**INSTRUCTION**.
Copy out word for word the rows starting at the line that contains "Which series has the lowest" and ending at the line that contains "What percentage is shown beside the CHINA", with both of those lines included.

**TASK MATERIAL**.
-- -- --
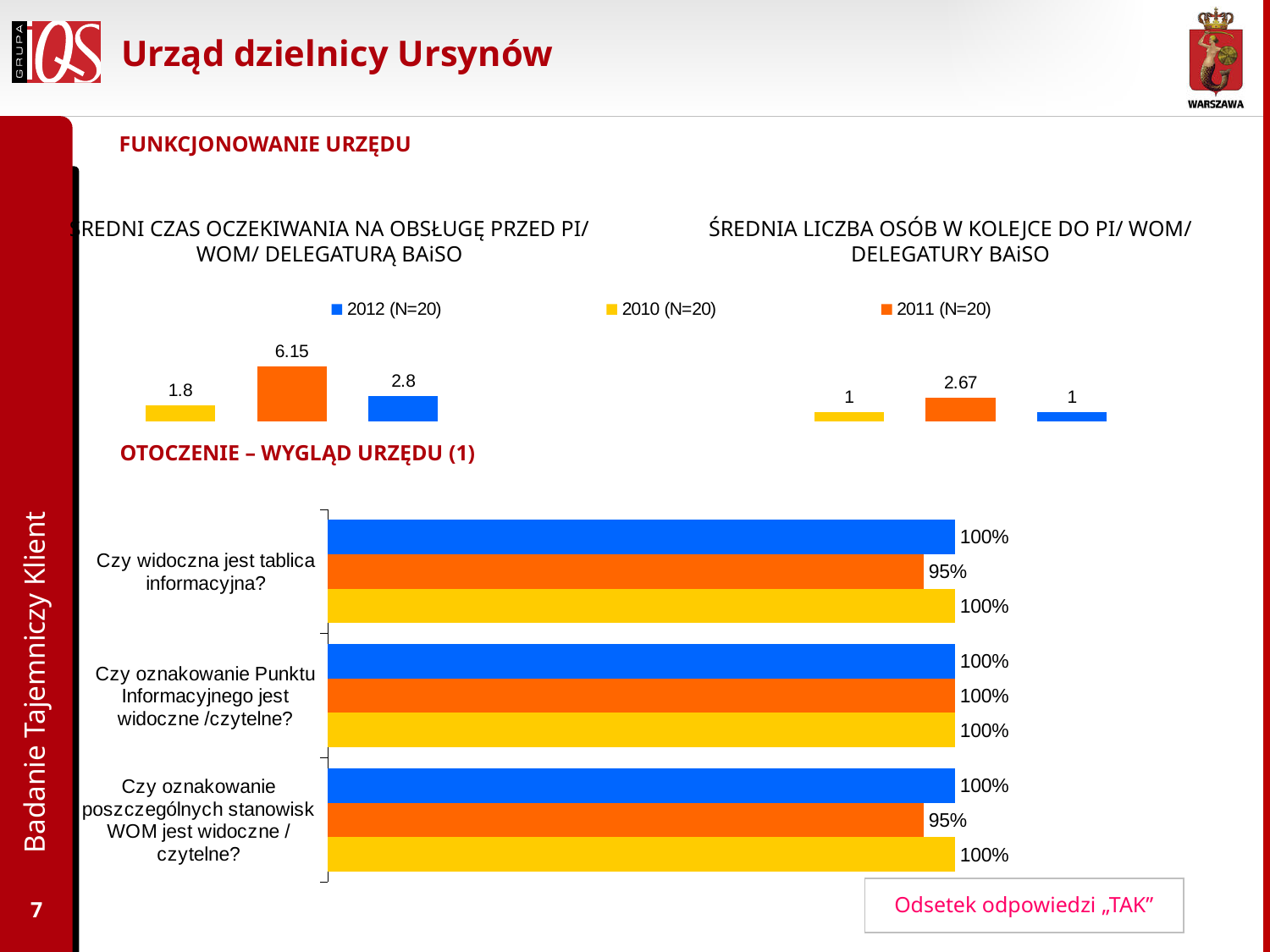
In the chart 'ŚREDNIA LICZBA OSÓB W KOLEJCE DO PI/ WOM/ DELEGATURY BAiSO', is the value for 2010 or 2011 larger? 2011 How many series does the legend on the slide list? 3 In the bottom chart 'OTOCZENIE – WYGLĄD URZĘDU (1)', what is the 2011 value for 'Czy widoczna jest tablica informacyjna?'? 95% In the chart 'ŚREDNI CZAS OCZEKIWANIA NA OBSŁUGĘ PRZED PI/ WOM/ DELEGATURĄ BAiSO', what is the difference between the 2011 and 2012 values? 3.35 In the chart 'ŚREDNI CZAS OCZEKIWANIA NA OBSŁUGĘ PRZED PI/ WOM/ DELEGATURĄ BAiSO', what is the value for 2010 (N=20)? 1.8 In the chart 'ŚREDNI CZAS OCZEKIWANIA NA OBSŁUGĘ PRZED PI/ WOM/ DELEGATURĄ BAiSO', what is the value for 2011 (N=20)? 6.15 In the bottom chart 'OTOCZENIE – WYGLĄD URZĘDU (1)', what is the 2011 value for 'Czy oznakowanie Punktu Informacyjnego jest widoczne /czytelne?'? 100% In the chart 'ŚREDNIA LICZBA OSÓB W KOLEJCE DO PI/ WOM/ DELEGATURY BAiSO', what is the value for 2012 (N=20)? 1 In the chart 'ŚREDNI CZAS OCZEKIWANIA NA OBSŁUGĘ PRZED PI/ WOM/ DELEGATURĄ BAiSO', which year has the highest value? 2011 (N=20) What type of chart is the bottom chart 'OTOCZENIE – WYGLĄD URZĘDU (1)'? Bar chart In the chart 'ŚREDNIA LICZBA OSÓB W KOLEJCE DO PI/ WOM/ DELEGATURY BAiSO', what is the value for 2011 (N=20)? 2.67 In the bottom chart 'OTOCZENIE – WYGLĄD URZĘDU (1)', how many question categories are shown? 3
-- -- --
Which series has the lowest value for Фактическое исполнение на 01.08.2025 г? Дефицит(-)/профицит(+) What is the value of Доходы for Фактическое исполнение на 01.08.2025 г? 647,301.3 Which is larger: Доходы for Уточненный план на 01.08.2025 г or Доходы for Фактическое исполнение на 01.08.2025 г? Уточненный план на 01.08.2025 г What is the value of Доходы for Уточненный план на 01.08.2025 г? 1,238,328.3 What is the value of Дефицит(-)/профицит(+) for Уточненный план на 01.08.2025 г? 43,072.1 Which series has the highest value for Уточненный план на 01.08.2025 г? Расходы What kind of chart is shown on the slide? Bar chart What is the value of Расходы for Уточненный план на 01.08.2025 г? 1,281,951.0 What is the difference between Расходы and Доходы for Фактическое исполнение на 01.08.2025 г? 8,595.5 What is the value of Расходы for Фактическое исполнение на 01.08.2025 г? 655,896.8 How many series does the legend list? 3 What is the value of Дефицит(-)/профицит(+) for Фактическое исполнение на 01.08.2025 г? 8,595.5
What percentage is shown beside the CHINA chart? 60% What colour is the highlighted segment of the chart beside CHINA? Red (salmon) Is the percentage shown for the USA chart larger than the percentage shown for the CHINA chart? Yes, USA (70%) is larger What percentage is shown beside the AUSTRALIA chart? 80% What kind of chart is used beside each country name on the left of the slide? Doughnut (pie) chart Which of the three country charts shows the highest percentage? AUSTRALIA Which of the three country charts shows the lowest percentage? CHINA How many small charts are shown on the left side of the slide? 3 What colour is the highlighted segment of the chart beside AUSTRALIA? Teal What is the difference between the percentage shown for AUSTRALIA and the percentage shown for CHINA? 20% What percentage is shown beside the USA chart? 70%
-- -- --
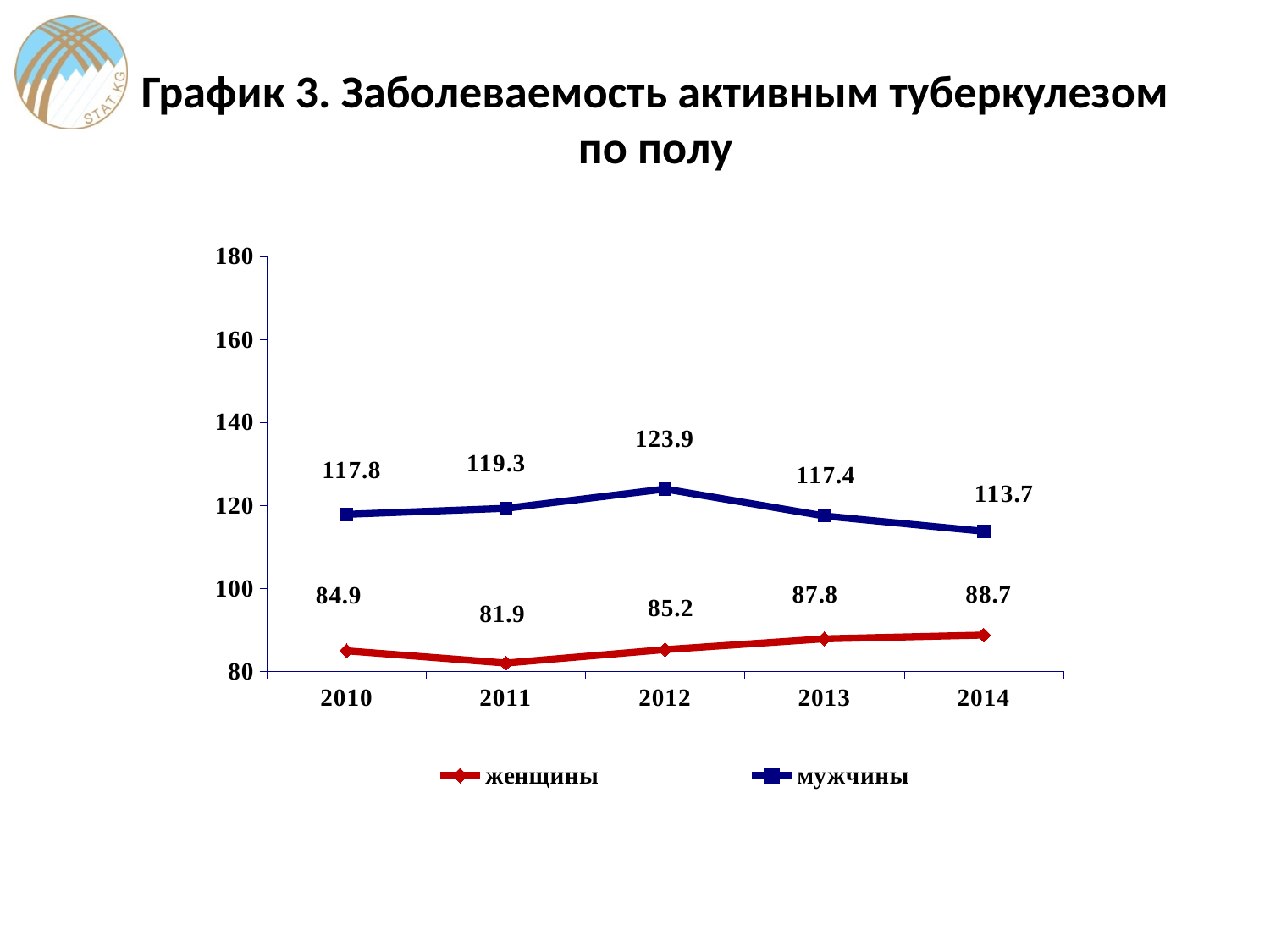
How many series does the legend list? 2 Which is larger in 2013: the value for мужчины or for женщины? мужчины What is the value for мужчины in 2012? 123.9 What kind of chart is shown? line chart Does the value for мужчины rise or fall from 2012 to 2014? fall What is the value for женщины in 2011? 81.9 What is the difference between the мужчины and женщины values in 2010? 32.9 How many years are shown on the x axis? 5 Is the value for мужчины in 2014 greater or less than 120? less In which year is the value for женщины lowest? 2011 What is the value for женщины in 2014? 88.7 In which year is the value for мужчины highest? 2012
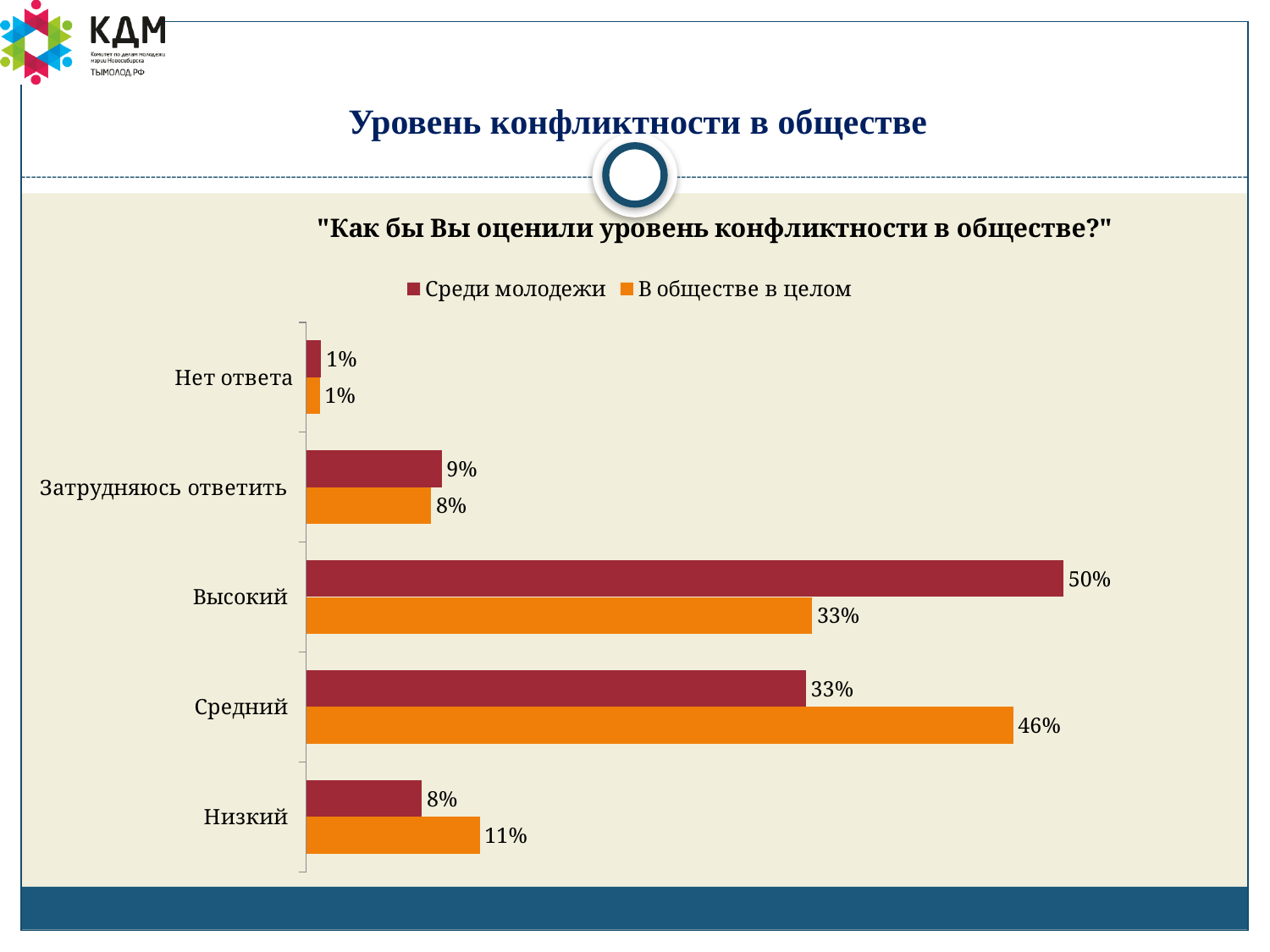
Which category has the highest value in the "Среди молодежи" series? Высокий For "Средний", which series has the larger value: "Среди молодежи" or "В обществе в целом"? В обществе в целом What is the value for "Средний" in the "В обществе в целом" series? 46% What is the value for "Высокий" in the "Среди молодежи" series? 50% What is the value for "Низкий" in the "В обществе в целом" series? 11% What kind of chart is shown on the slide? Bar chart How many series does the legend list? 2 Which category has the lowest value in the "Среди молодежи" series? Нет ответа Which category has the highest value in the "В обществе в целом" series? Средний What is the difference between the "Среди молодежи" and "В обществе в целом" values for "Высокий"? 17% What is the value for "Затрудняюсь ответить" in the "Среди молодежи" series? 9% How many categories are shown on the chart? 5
-- -- --
**ANSWER TO THIS PROBLEM**.
Which series has the lowest value for Фактическое исполнение на 01.08.2025 г? Дефицит(-)/профицит(+) What is the value of Доходы for Фактическое исполнение на 01.08.2025 г? 647,301.3 Which is larger: Доходы for Уточненный план на 01.08.2025 г or Доходы for Фактическое исполнение на 01.08.2025 г? Уточненный план на 01.08.2025 г What is the value of Доходы for Уточненный план на 01.08.2025 г? 1,238,328.3 What is the value of Дефицит(-)/профицит(+) for Уточненный план на 01.08.2025 г? 43,072.1 Which series has the highest value for Уточненный план на 01.08.2025 г? Расходы What kind of chart is shown on the slide? Bar chart What is the value of Расходы for Уточненный план на 01.08.2025 г? 1,281,951.0 What is the difference between Расходы and Доходы for Фактическое исполнение на 01.08.2025 г? 8,595.5 What is the value of Расходы for Фактическое исполнение на 01.08.2025 г? 655,896.8 How many series does the legend list? 3 What is the value of Дефицит(-)/профицит(+) for Фактическое исполнение на 01.08.2025 г? 8,595.5
What percentage is shown beside the CHINA chart? 60% What colour is the highlighted segment of the chart beside CHINA? Red (salmon) Is the percentage shown for the USA chart larger than the percentage shown for the CHINA chart? Yes, USA (70%) is larger What percentage is shown beside the AUSTRALIA chart? 80% What kind of chart is used beside each country name on the left of the slide? Doughnut (pie) chart Which of the three country charts shows the highest percentage? AUSTRALIA Which of the three country charts shows the lowest percentage? CHINA How many small charts are shown on the left side of the slide? 3 What colour is the highlighted segment of the chart beside AUSTRALIA? Teal What is the difference between the percentage shown for AUSTRALIA and the percentage shown for CHINA? 20% What percentage is shown beside the USA chart? 70%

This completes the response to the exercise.